*** Text under study

To the editors:
We, the undersigned, write to express serious concerns about the article “Another SOA? A U.S. Police Academy in El Salvador Worries Critics,” which appeared in the March/April edition of the NACLA Report on the Americas. There has been debate in El Salvador about the recently established U.S.-sponsored International Law Enforcement Academy (ILEA) in El Salvador, and the article reports on real and legitimate concerns about transparency and accountability at the academy.
However, it frames its criticism of the ILEA as a personal attack on Benjamín Cuéllar, director of the Human Rights Institute at the University of Central America (IDHUCA), who decided to offer human rights trainings at the academy.
Cuéllar is a distinguished human rights defender with a long history of selfless and courageous dedication to the cause of promoting human rights in El Salvador, many times at grave personal risk. As director of IDHUCA he has fought tirelessly for accountability of the security forces through advocacy, public denunciation, and local and international litigation. It is relevant to note for those less familiar with El Salvador that IDHUCA has personally felt the tragic effects of abuses by security forces, notably the murder of six Jesuits, their housekeeper, and her daughter, on the University of Central America campus by U.S.-trained members of the Salvadoran military in 1989.

******

→ Activity: According to the letter to the editors, why do the signers object to the article about the U.S.-sponsored police academy in El Salvador? Answer in one to three sentences. The records that come next have no connection to the letter to the editors.

*** Records supplied

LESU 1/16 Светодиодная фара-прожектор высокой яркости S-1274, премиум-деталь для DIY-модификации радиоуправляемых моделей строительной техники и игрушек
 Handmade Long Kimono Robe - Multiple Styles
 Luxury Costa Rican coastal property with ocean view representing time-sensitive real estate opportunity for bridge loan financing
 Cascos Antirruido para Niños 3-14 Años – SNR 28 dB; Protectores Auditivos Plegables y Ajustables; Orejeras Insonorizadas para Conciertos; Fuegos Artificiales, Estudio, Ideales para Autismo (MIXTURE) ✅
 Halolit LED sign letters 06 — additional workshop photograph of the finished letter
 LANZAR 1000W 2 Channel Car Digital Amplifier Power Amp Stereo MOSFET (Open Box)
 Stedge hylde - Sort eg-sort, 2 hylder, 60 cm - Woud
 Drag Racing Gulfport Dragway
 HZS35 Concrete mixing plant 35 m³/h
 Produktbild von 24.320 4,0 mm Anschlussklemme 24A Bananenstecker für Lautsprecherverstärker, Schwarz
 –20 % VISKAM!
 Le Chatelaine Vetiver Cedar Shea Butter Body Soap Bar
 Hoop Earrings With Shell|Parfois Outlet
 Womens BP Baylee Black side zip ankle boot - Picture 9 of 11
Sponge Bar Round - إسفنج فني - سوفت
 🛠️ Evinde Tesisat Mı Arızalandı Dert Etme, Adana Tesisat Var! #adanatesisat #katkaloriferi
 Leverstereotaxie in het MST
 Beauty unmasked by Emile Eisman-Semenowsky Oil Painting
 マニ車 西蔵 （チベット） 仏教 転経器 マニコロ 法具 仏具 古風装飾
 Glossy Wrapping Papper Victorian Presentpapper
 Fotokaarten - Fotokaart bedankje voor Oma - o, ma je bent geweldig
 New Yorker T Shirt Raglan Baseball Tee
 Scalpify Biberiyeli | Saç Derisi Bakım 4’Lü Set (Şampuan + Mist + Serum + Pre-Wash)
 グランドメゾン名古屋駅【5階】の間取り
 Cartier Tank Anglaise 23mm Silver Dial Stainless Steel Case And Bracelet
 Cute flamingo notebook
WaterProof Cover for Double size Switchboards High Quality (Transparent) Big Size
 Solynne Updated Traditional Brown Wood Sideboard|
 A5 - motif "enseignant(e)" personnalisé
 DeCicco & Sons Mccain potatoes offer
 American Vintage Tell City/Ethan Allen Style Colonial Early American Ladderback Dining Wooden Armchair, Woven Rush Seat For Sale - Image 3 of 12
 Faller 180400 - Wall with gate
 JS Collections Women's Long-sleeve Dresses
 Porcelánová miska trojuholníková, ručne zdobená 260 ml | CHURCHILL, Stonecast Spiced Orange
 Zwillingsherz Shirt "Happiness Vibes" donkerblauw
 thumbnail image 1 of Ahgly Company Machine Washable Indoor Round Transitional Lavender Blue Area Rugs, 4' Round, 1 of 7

******

→ Exercise answer: The signers grant that the article reports real and legitimate concerns about transparency and accountability at the academy. Their objection is that it frames this criticism as a personal attack on Benjamín Cuéllar, the IDHUCA director who decided to offer human rights trainings there. They describe him as a distinguished human rights defender who has often worked at grave personal risk.